The procedure that they propose works as follows:

  • Use the ST system to translate U to T, this generates synthetic data (T is the synthetic side, U is the authentic side)

  • Use the synthetic data to train a T→U system

  • Translate monolingual T data to get another synthetic set (now, T is the authentic side, U is the synthetic side)

  • Train a new S→T system using both the dataset and iterate further.

They experiment with several low-resource languages, always paired with a high-resource one (Azerbaijani+Turkish, Belarussian+Russian, Galician+Portugeese, Slovak+Czech) and trained translation from and into English. There was a small amount of training data for each of the languages, so I would expect that using this small amount and do back-translation would be similarly good as initializing the system with related language and only use back-translation. This was, however, not the case.

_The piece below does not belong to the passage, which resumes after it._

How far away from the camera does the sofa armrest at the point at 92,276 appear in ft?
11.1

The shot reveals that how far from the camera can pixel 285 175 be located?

The gains were even higher when the models were initialized by multilingual models rather than the bilingual ones, but I tend to speculate that the reason might be that the bilingual parent models were trained on rather small datasets too. The multilingual parents might be better just because they just used more data in total.

At LMU, we are now organizing the next round of the WMT Unsupervised and Very Low Resource Task (will be announced soon; in addition to last year’s Upper Sorbian-German translation, it will feature Lower Sorbian-German and Chuvash-Russian translation). Methods like this one would make an excellent contribution to the challenge.